**EXCERPTED PASSAGE**
start

It’s got a little bit more life to it now.
Johnny”Yeah, we got some Lenny Kravitz guitars on it. I think it was like one day that Archie worked on the song and then went to rehearsal and plays it incredibly like that, nothing else to it. I think it was one of the easiest songs to make and record, because we knew exactly what we wanted.”
High On You, for me, that’s one of my favourites on the album. I’d like to hear how that one came about.
Johnny“It was actually….you don’t want to hear this [chuckles], but…”
No, come on, man.
Johnny”I was listening in to a Savage Garden record. You’ve heard of Savage Garden?”
Yes. (Pop music duo with considerable chart success back in the late 1990s)
Johnny”There was this one song, I think it was called The Animal Song or something, and it was like this great jungle beat. I’m like, that would be cool on the record, like one of our songs, and then it just became like this pop song. It’s pretty pop for us, I think.”
It is, yeah, yeah, yeah. But it’s one, when I haven’t got anyone in the car, it goes up and you can really sing along to it.
Johnny”Yeah, that’s good for all of us.”
It’s a good thing, definitely. And lyric-wise [laughter] “Let Me Lay My Love On You”, obviously, the quote I put on the end of the review because I love it, it ends the album so well was, “Light my fire, baby. We’re going to get crazy. Let me lay my love on you.” This is the song you need to play to your girlfriend, it cannot fail. [laughter] That’s the intention, presumably.

end

**RECORDED INFORMATION**

start

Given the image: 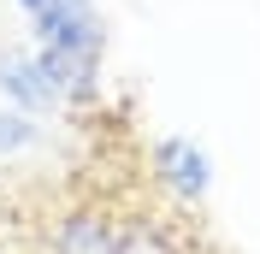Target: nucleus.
<instances>
[{"instance_id":"obj_1","label":"nucleus","mask_w":260,"mask_h":254,"mask_svg":"<svg viewBox=\"0 0 260 254\" xmlns=\"http://www.w3.org/2000/svg\"><path fill=\"white\" fill-rule=\"evenodd\" d=\"M30 30H36V48H59V53H77V59H95V65L107 53L95 0H42L30 12Z\"/></svg>"},{"instance_id":"obj_2","label":"nucleus","mask_w":260,"mask_h":254,"mask_svg":"<svg viewBox=\"0 0 260 254\" xmlns=\"http://www.w3.org/2000/svg\"><path fill=\"white\" fill-rule=\"evenodd\" d=\"M148 160H154V177H160L172 195H183V201H207V189H213L207 148H195L189 136H160Z\"/></svg>"},{"instance_id":"obj_3","label":"nucleus","mask_w":260,"mask_h":254,"mask_svg":"<svg viewBox=\"0 0 260 254\" xmlns=\"http://www.w3.org/2000/svg\"><path fill=\"white\" fill-rule=\"evenodd\" d=\"M118 248V225L101 207H71L53 225V254H113Z\"/></svg>"},{"instance_id":"obj_4","label":"nucleus","mask_w":260,"mask_h":254,"mask_svg":"<svg viewBox=\"0 0 260 254\" xmlns=\"http://www.w3.org/2000/svg\"><path fill=\"white\" fill-rule=\"evenodd\" d=\"M0 95L12 101L18 112H48V107H59L53 89L42 83V71H36L30 53H0Z\"/></svg>"},{"instance_id":"obj_5","label":"nucleus","mask_w":260,"mask_h":254,"mask_svg":"<svg viewBox=\"0 0 260 254\" xmlns=\"http://www.w3.org/2000/svg\"><path fill=\"white\" fill-rule=\"evenodd\" d=\"M113 254H183V248L154 219H130V225H118V248Z\"/></svg>"},{"instance_id":"obj_6","label":"nucleus","mask_w":260,"mask_h":254,"mask_svg":"<svg viewBox=\"0 0 260 254\" xmlns=\"http://www.w3.org/2000/svg\"><path fill=\"white\" fill-rule=\"evenodd\" d=\"M36 136H42V130H36V118L30 112H0V154H24V148H36Z\"/></svg>"},{"instance_id":"obj_7","label":"nucleus","mask_w":260,"mask_h":254,"mask_svg":"<svg viewBox=\"0 0 260 254\" xmlns=\"http://www.w3.org/2000/svg\"><path fill=\"white\" fill-rule=\"evenodd\" d=\"M18 6H24V12H36V6H42V0H18Z\"/></svg>"}]
</instances>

end

**REQUEST**
Continue the interview with Johnny about the album's songs, picking up right after its final line.

**RESPONSE**
Johnny”Yeah, I think that was actually one of the first songs we’d ever written with Archie. And he came up with the chorus, like before we even met, and it was so much fun, so we had to use it. There’s not so much with girls in that album, if you listen to the lyrics.So we wanted to make a song for everyone else.”
“Nothing Compares to You,” that to me sounds almost like classic Poison, but in the sense that you could almost see Bret Michaels would kill to have written it.
Johnny” [chuckles] Thanks. “- (clearly put out by the comparison to Poison, there is a moment where it looks like Johnny is about to walk… The silence is suddenly noticeable even though the bar area is packed, tumbleweed blows across the floor and we wonder if a pistol duel at noon will be required to restore honour)
I mean, you might not see it as a complement, but to me, I listen to that, and I think you can’t write songs like that these days. Back in the day, maybe, but now… It’s another song where you guys have captured their audience, as well.
Johnny”Yeah, but you know what’s a hard thing is that if you want to write a good ballad-type, like a country ballad-type song, the best ones are already made.”
Yeah. You find yourself having to find the gap when it’s not really there.
Johnny”Yeah, but at the time, I think that that was one of our best songs, and it’s still in our favourite set. It’s a great….people are clapping for it and it’s easy to sing along. Actually, Archie’s dead on with that… Yeah, yeah, we finished that one from a piece Archie had started. He had a demo.”
Fantastic. How are you finding – pressure’s not the right word I think- the competition? Because you guys in the Nordics at the moment seem to be just coming out with some of the best music for the rock fans. I was looking at statistics, you’ve got so may bands coming out of Sweden and Finland obviously as well, that play a similar style of music to you guys. You have the Heat, for example, Crazy Lixx, and then you’ve got the slightly sleazier elements still like Crashdiet, for example. Is it tough to find a gap in all of that? Because they’re all good bands making a good name for themselves as well as you guys.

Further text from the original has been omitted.